**EXERCISE A:** Extract every line of the records that contains the string "instances", and treat case as significant.

**TEXT EXTRACT:**

[Start]

On Sunday evening we we went to a hockey game and it was really fun. Sparta Praha v. Barolsav. The Czechs are so intense about hockey here! And they have cheerleaders who dance to really horrible 80s rock music, which I thought was hilarious. Not to mention the cheerleaders themselves are horrible and have less coordination than I do and it's just really funny to watch them. And the hockey isn't nearly as violent as it is in the US which I thought was interesting. It was kind of a bummer actually because in my opinion one of the best parts about hockey games is watching the players hit the sh** out of each other and slam each other up against the walls. There weren't fights and there were maybe 3 penalties the entire game. But still fun nonetheless.

I officially started my job on Monday and I love it! I teach 2 post-secondary classes of about 14 students in each class, and they are from the ages of 19-21. These classes are 3 hours a day (for them—I teach only half) and its an intensive English course. Basically these are students who didn’t get into university or didn’t want to go to university or dropped out of high school, and post-secondary classes are recognized by the Czech Ministry of Education as attending school so their parents can get the benefits of them being enrolled in school. I was kind of nervous about this at first because I thought that they would be unmotivated and not very smart, but actually they are great kids, very smart, and we have a lot of fun together. So I’m really enjoying teaching those classes and in October I begin teaching a few business English classes.

And I’m SUPER EXCITED because Monday’s classes are cancelled for some Czech holiday (St. Wenceslas Day or something like that) so tomorrow (Friday) Ali and Anneliese and I are going to Berlin for the weekend! And Charlie and Kinnon will be there too so we are going to have another great weekend together. I’m really excited because I haven’t had a chance to travel since I’ve been to Prague, and I hear so many great things about Berlin.

Well I must get back to lesson planning…

Sunday, September 13, 2009

The long awaited update...

So I’ve been really slack about updating my blog, and I apologize, but it just goes to show how little free time I had while taking the TEFL class.

I finished my class on Friday September 4 (with a Strong Pass, YAY) and also got the great news that I was hired at a language school here in Prague called IJV that I had interviewed with on Thursday. So that was really exciting, because it is a great school and a great company to work for.  They guide you through the whole process of applying for a visa, which is really confusing and complicated with a lot of bureaucratic BS, so that is really helpful.  What’s even better is they pay for their employees’ visas, which is even better news because the whole process is super expensive.  So I’m really excited about my new job, and my roommates Annelise and Ali got jobs there too so that’s great.

The TEFL course was really demanding and really difficult, but it was a great experience.  I learned so much about communication with others, and it was really helpful not only for learning how to teach (not to mention learning the English language!) but also for learning how to talk to people and how to communicate with people of all types.  But our teaches Trish and Terry were amazing, and I feel really prepared to begin working.  I got my class assignments on Friday, and I’ll be teaching 2 post-secondary classes which are for students 19-21 years old who want to take an intensive year of English for various reasons and it’s recognized by the Czech Government’s Ministry of Education.  I’ll also be teaching a few English classes at businesses around the city.  I don’t officially begin my contract until September 21, but I substitute a few classes this week for my friends that are “on holiday” in Italy and Austria (I’m jealous!!).

[End]

**EXERCISE B:** According to the blog post, what is the name of the language school in Prague that hired the writer?

**INFORMATION SHOWN:**
[Start]

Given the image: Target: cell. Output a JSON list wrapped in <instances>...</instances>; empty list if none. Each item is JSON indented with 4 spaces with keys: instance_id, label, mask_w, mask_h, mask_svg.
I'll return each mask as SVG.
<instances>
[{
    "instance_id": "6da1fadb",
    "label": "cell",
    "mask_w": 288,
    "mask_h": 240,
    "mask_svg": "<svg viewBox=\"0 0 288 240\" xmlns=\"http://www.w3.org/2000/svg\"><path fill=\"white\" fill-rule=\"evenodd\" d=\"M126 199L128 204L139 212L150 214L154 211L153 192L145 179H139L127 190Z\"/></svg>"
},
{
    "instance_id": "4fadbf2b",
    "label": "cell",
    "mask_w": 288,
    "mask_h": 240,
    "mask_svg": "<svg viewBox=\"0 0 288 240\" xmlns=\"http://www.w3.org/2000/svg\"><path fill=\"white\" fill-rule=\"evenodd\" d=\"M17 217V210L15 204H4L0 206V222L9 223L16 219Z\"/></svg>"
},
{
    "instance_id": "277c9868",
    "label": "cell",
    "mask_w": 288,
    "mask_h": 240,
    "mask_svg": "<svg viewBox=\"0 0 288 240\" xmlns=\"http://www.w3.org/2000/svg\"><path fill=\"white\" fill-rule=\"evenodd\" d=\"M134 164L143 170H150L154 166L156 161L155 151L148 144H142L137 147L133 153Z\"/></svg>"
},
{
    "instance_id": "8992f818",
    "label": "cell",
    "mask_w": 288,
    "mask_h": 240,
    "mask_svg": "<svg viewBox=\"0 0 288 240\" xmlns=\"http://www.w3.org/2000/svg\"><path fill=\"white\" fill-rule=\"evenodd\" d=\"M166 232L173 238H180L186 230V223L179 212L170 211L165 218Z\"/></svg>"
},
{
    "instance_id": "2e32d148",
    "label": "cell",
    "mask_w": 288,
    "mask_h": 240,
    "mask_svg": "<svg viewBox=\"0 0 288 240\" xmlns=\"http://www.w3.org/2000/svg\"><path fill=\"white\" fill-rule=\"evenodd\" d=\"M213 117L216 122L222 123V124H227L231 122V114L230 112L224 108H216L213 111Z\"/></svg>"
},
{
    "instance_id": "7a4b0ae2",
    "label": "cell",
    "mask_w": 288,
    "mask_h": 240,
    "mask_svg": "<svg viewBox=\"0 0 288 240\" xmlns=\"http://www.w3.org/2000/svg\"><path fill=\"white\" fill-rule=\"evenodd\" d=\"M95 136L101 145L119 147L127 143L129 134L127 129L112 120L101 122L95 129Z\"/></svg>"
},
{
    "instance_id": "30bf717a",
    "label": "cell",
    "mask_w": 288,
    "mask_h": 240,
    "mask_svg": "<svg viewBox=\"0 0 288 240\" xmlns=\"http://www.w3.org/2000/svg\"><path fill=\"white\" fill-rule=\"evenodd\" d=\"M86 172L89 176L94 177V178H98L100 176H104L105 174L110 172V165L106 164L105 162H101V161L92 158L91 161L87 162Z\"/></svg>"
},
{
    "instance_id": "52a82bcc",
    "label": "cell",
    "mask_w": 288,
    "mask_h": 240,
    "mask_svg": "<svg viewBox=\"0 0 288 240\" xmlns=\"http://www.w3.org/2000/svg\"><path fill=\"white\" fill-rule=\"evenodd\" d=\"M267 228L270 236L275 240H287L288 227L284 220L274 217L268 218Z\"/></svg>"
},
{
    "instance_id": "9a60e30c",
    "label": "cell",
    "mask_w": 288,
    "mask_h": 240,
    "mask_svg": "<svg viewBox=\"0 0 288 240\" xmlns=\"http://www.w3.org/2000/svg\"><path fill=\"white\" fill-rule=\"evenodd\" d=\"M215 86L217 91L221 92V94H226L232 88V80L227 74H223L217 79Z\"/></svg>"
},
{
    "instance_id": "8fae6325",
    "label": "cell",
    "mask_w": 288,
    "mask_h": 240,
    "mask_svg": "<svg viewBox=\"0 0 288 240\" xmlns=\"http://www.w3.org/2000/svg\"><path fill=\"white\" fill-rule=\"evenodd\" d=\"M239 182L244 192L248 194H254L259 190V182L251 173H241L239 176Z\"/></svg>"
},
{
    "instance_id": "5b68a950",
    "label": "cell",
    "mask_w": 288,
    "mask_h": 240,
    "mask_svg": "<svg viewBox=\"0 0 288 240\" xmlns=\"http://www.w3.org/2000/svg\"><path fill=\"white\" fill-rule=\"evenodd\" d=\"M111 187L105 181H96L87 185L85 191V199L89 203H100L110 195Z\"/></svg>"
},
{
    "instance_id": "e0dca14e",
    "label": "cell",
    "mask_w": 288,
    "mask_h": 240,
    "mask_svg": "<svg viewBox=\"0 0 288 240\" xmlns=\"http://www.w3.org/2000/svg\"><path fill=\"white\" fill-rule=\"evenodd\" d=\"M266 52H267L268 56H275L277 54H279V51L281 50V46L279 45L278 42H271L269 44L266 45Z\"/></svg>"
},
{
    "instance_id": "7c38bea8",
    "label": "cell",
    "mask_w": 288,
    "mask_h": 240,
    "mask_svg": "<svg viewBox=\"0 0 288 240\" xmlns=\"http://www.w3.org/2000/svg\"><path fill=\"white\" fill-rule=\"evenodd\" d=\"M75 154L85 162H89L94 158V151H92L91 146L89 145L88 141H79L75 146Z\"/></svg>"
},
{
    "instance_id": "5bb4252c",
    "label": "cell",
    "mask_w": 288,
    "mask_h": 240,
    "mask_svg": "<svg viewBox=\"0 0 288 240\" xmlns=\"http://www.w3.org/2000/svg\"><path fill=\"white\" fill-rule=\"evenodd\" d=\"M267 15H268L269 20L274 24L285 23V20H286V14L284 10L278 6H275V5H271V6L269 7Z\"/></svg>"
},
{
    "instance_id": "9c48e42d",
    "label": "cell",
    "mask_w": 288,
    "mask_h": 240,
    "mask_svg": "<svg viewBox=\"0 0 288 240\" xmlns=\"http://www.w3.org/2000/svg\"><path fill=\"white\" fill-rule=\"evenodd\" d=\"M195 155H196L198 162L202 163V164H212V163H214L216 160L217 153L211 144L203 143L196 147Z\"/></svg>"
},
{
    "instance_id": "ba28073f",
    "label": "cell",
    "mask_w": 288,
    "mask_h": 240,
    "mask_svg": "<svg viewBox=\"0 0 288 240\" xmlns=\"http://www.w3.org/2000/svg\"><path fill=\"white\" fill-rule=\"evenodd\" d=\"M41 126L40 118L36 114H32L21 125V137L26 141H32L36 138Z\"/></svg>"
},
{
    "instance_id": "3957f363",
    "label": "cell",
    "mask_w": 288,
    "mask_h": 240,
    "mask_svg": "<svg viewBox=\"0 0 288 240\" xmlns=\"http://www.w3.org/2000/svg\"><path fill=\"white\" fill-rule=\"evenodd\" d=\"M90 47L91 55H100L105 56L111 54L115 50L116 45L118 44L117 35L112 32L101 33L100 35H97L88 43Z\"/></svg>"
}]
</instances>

[End]

**COMPLETE OUTPUT A:**
Given the image: Target: cell. Output a JSON list wrapped in <instances>...</instances>; empty list if none. Each item is JSON indented with 4 spaces with keys: instance_id, label, mask_w, mask_h, mask_svg.
<instances>
</instances>

**COMPLETE OUTPUT B:** IJV